6th Police Commissioner of Gazipur Metropolitan Police
- In office 27 August 2024 – December 2025
- Appointed by: Ministry of Home Affairs
- Preceded by: Khandkar Rafiqul Islam
- Police career
- Allegiance: Bangladesh
- Branch: Bangladesh Police
- Service years: 1995-present
- Status: Active
- Rank: Deputy Inspector General

= Nazmul Karim Khan =

Bangladeshi police officer

Nazmul Karim Khan is a Bangladeshi police officer and commissioner of the Gazipur Metropolitan Police. He was sent into forced retirement by the Awami League regime in 2023 and reinstated after the fall of the regime. He led the investigation into the Murder of Sohagi Jahan Tonu.

== Early life ==
Khan was the vice-president of the Bangladesh Jatiotabadi Chatradal, the student wing of the Bangladesh Nationalist Party, unit at the Bangladesh Agricultural University. He has a PhD from Japan.

==Career==
Khan joined the Bangladesh Police in 1995 as part of the 15th batch of the Bangladesh Civil Service.

In February 2007, Khan was the superintendent of police of Khulna District. He was transferred out and made deputy commissioner of the Rajshahi Metropolitan Police. He had previously served as the deputy commissioner of the Chittagong Metropolitan Police. He had a good relationship with the Bangladesh Nationalist Party government and enjoyed good postings as a result.

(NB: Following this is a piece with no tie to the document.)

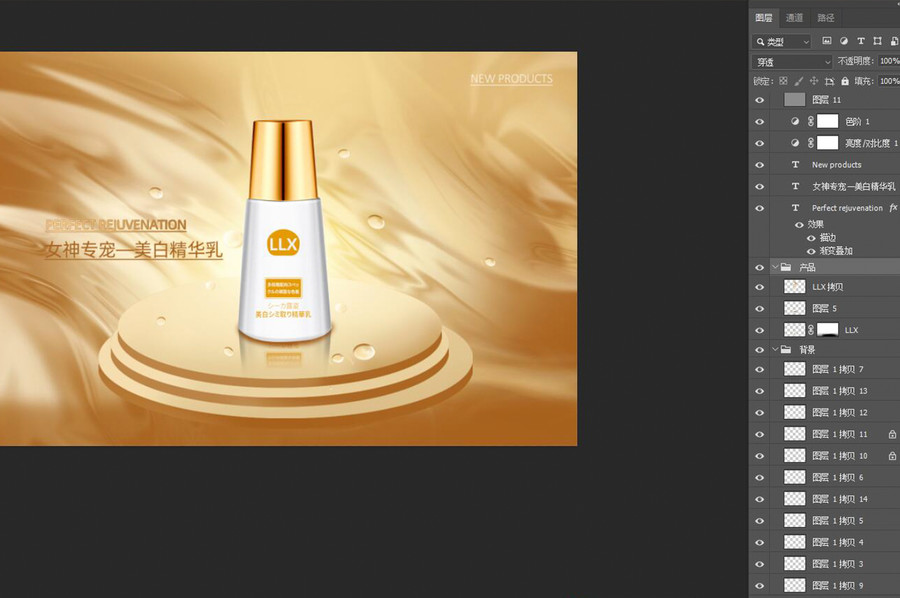 美白精華化妝品海報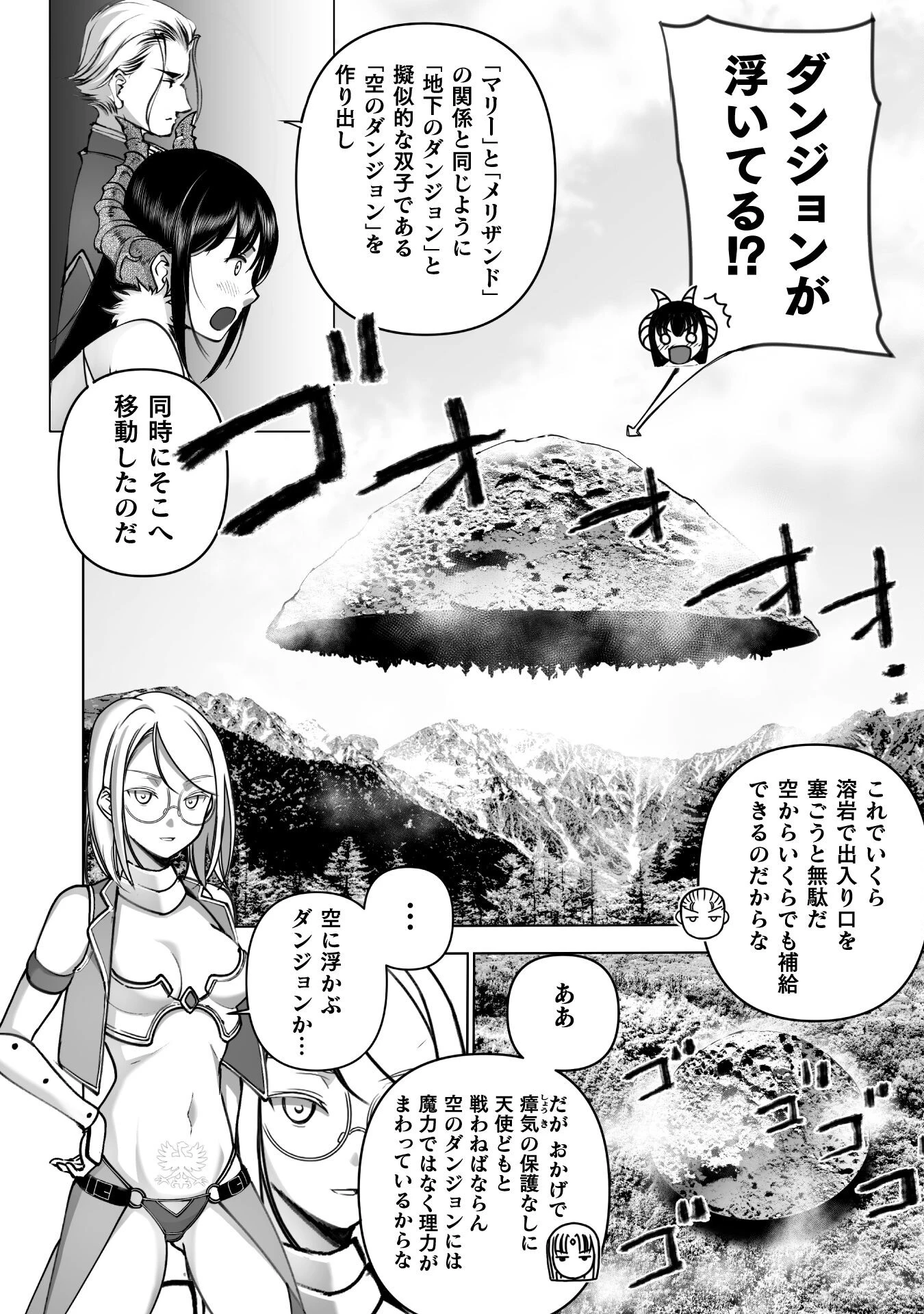 魔王の始め方 THE COMIC 第80話 - 6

Khan was appointed special superintendent of the Criminal Investigation Department in Dhaka in 2015. He had previously been stationed at the Khulna Range Reserve Force.

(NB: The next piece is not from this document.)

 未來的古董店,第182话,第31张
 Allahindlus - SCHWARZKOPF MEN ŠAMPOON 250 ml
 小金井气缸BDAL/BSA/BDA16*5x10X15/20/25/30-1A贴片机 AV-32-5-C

Khan led the 2016 investigation into the Murder of Sohagi Jahan Tonu. He ordered a second autopsy of Tonu and found four separate DNA samples from her clothes. He was serving as the special superintendent of the Criminal Investigation Department's Comilla-Noakhali Division.

Khan was in the Criminal Investigation Department's Rajshahi Division when he investigated the death of Raudha Athif, a Maldivian model studying at a private medical school in Bangladesh.

In February 2023, while serving as the special superintendent of police in the Forensic Division of the Criminal Investigation Department, Khan was forced into retirement by the Awami League government of Bangladesh. The government had forcibly retired Md Mahbub Hakim, Mohammad Shahidullah Chowdhury, Delwar Hossain Mia, and Md Alamgir Alam, from same 1991 batch as Khan, the previous October. They had been recruited under President Hussain Muhammad Ershad and trained at the Bangladesh Military Academy. Mirza Abdullahel Baki of the 15th was also retired with them.

Following the fall of the Sheikh Hasina-led Awami League regime, Khan was reinstated to the police force in August 2024 along with four other police officers, Md. Ali Hossain Fakir, Abdullah Al Mamun, Delwar Hossain Mia, and Zillur Rahman. After his reinstatement, he was posted to the Dhaka Metropolitan Police as a deputy inspector general of police. In November, he was appointed commissioner of Gazipur Metropolitan Police.

A group of students attacked the home of AKM Mozammel Haque, former Minister of Liberation War Affairs, in Gazipur. The locals resisted the attempt to loot the former minister's home, injuring 13 students on 8 February 2025. In response, Khan suspended the officer-in-charge of the Gazipur Sadar Police Station and apologized to the students. The government in response launched Operation Devil Hunt to detain those who attacked the students and Awami League supporters, criminals, militants around the country. Eighty-three people were detained from Gazipur on the first day of the operation. Khan said the government was taking action to "to suppress the Awami fascism".

In April 2025, Khan was elected president of the Bangladesh Police Service Association. He was suspended in November 2025 and attached to Bangladesh Police Headquarters.

== Personal life ==
Khan's brother, Rezaul Karim Khan Chunnu, was the Bangladesh Nationalist Party candidate for Kishoraganj Sadar.